As to the “random” drug test, Officer Perez claims she was inappropriately compelled to take the test because she was not in a safety sensitive position – she was on restricted duty, doing office work in civilian clothes without a firearm.  The complaint explains that the MTA and the union have agreed that unarmed employees and employees assigned to or performing non-safety sensitive duties for the duration of the workday are exempt from random drug tests.  Based on this information, Officer Perez contends the random drug test to which she was submitted was unreasonable.

 As to the injury checkup drug tests, Officer Perez claims she was inappropriately compelled to take the test because the MTA had no right to compel the tests and because she was not given the option to refuse the tests.

• [INFORMATION]:
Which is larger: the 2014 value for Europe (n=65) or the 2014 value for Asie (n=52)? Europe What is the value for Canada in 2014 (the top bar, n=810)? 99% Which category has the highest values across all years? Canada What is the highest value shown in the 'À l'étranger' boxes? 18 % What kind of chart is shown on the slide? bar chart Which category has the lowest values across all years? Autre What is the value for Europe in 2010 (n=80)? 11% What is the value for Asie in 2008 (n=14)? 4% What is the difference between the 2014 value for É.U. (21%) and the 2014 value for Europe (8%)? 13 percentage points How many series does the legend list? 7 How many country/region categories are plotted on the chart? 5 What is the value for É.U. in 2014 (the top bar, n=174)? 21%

==

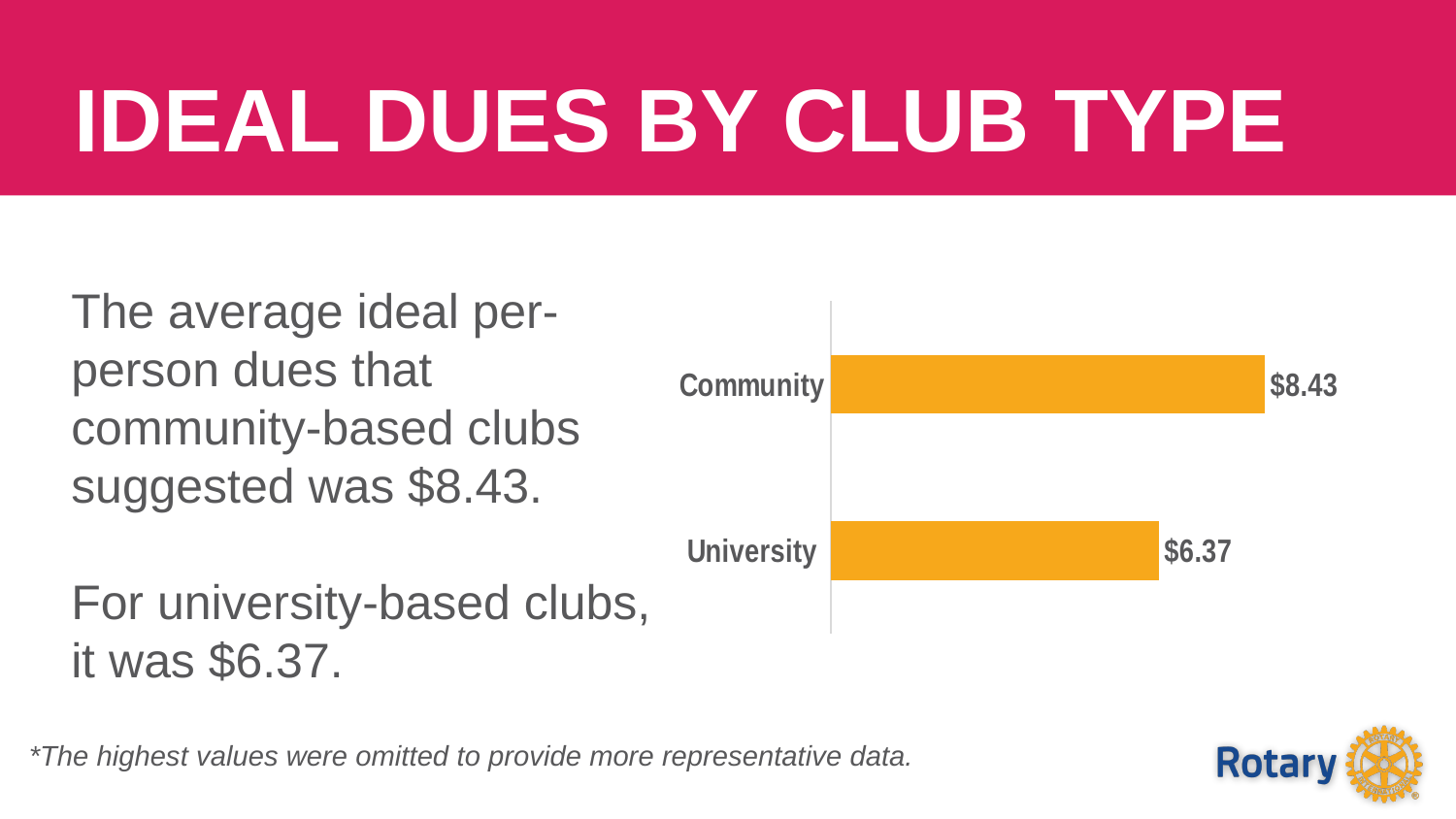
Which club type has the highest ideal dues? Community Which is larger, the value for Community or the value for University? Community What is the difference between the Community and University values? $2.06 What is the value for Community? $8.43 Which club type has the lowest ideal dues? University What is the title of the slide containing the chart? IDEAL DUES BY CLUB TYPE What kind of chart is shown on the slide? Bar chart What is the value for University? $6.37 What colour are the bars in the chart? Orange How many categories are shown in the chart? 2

• [TASKS AND EXERCISES]:
**1)** Answer each from the drug-test passage above the records:
(a) What was Officer Perez doing while on restricted duty?
(b) Under the agreement between the MTA and the union, which employees are exempt from random drug tests?
(c) On what two grounds does Officer Perez say she was inappropriately compelled to take the injury checkup drug tests?
**2)** Can you pick up the drug-test passage above the records after its last sentence and continue it?

• [EXPECTED OUTPUTS]:
**1)**
(a) She was doing office work in civilian clothes without a firearm.
(b) Unarmed employees, and employees assigned to or performing non-safety sensitive duties for the duration of the workday.
(c) The MTA had no right to compel the tests, and she was not given the option to refuse them.

**2)**
The complaint explains that the MTA’s policy limits non-random drug testing to pre-employment, post-accident, return to duty, and reasonable suspicion screenings.  The complaint also describes how Officer Perez was not informed of her right to refuse drug testing during injury checkups until October 2010.  At that time, she was told that she should have been given the option to refuse the previous drug tests in August 2009, March 2010, and July 2010.  Based on this information, Officer Perez contends that the drug tests she was compelled to take before being informed of her right to refuse were unreasonable.

 Considering all of the information, the District Court found that Officer Perez’s complaint had enough facts to convince a reasonable jury of her position as to the unreasonable search and seizure claims as to the random drug test and the three non-random injury checkup tests.  Therefore, the District Court refused to dismiss Officer Perez’s complaint.